Remembering his debt—the novel he is writing—reminds Kien of his father’s sleepwalking. He remembers that he never understood his mother or his father. In the last days of his life, just before the war began, Kien’s father stayed up all night drinking and painting. He lost his will to live, and died the first day the Hanoi air-raid sirens sounded. 

It is Phuong who understood Kien’s father’s paintings. She recalls the night she helped him burn them all, but she does not tell Kien. Instead, the two of them return, in memory, to the perfect day on the lake, just before the war began. Phuong wears a bathing suit beneath her school uniform, and the two of them skip school to swim in the lake. Lying on the bank, Phuong wants Kien to make love to her, but Kien cannot.
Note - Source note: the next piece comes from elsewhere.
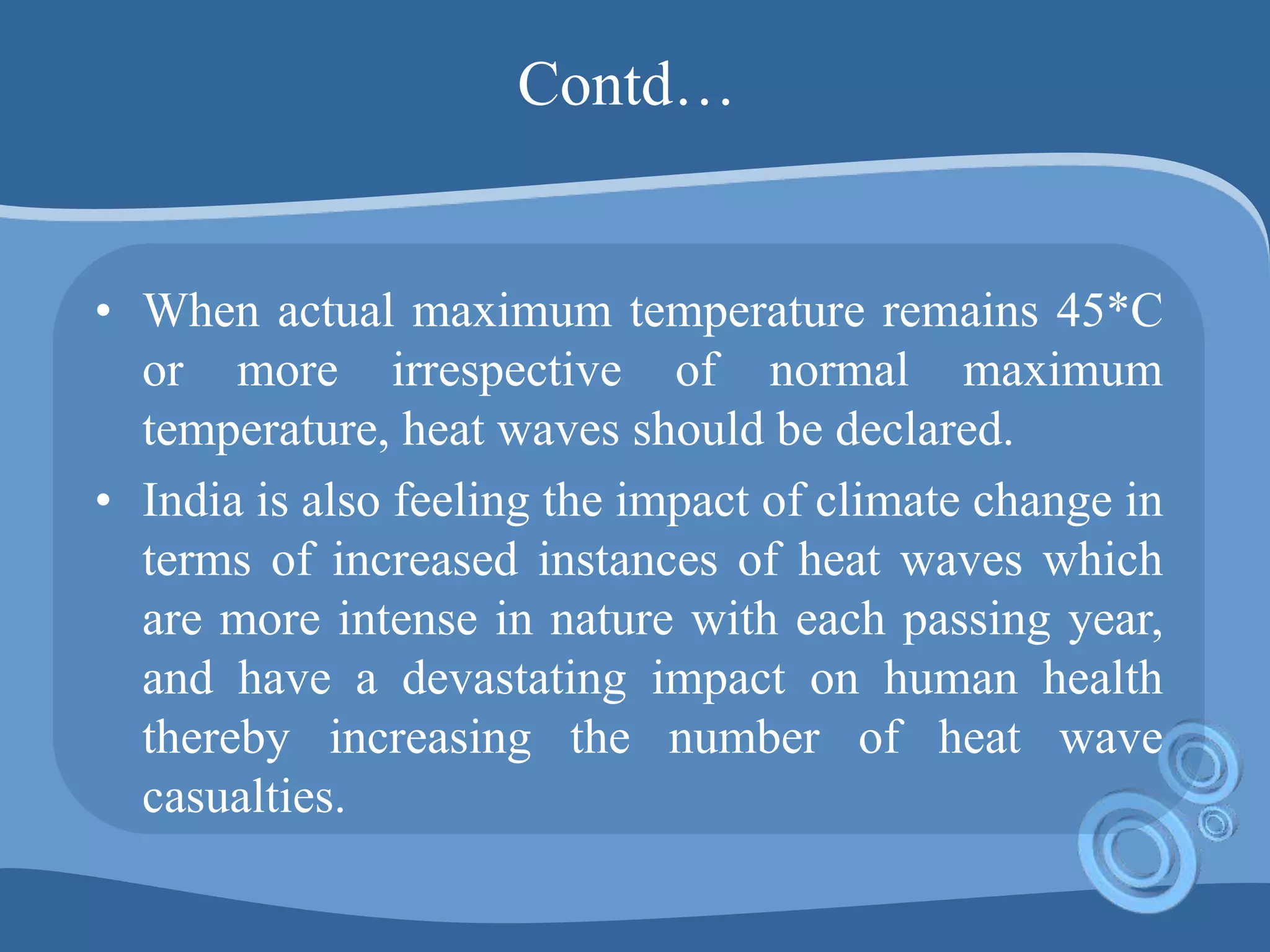 Contd…

• When actual maximum temperature remains 45*C or more irrespective of normal maximum temperature, heat waves should be declared.

• India is also feeling the impact of climate change in terms of increased instances of heat waves which are more intense in nature with each passing year, and have a devastating impact on human health thereby increasing the number of heat wave casualties.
She tells him then the future is war, destruction, and death. She says he will throw his life away as a soldier, but that she will throw hers away as well. The next day, at school, everyone but Kien is dismissed for university exams—Kien is sent to war.   

Remembering the perfect lake day, Kien is also reminded of the times during the war when he missed Phuong: once when he had malaria; another time when he was severely wounded; and finally when he and his men captured the commandos who murdered the three farm girls. 

After the war, Phuong decides to break off their relationship. She has been living next door to Kien, and men come to her every night, but Kien says he would rather listen to their laughter through the walls than for her to leave. But Phuong has also been devastated by the war; she tells Kien she has done horrible things to survive. She says they will never see each other again.

Pages 108-146 Analysis

The mute girl is a symbol of voice. Kien, after finishing his manuscript, no longer cares about it, but the girl, who has no voice, believes it has value. She is also a symbol of other women, and reminds Kien of the women who haunt him. Kien feels guilt in some way for their deaths, or the way he treated them. He also misses them. He says he only needs a dark moon and a balmy West Lake breeze to remember the last perfect day with Phuong, and that over the years he has returned to the lake many times to remember, but in his sickness during the war he mistook the nurse for Phuong, as if conjuring her memory could heal his wounds. He is trying to heal his wounds with writing, which is why he returns to not only the scenes of death and destruction during the war, but the times he turned away from love, such as at the lake, when he would not make love to Phuong. 

Kien is also displaying the same behavior his father did just before he died. Kien talks about death—he wishes for it, but believes it is his duty to finish his novel so that future generations will know his story. He feels life leaving him, much as his father felt his will to live dwindle. He stays up all night like his father did, and he drinks and writes just as his father drank and painted. When Kien says that his father’s paintings never sold, and were never understood by the working class, he is saying he is afraid his novel will never be understood by others. Phuong understood Kien’s father’s painting, but yet she helped him burn them. The mute girl doesn’t understand Kien’s writing, but she keeps them even when Kien is afraid they have no value, or that he has gotten all the value he can from the writing, and the finished work means little. Yet he says constantly that he has a duty to write his story, which means that what he really fears is, like his father’s paintings, people will not believe his writing has any value, and therefore he believes his life has no value, since his novel is the story of his life. In these pages, he keeps returning to the one perfect day with Phuong, trying to find some value in it, but what he finds is that it was only the last good day before the war, and there have been no others since then. Nothing then, including his writing, has any value. Art has no value in in a time of war. Even love, as the Communist Party tells the school children, has no value.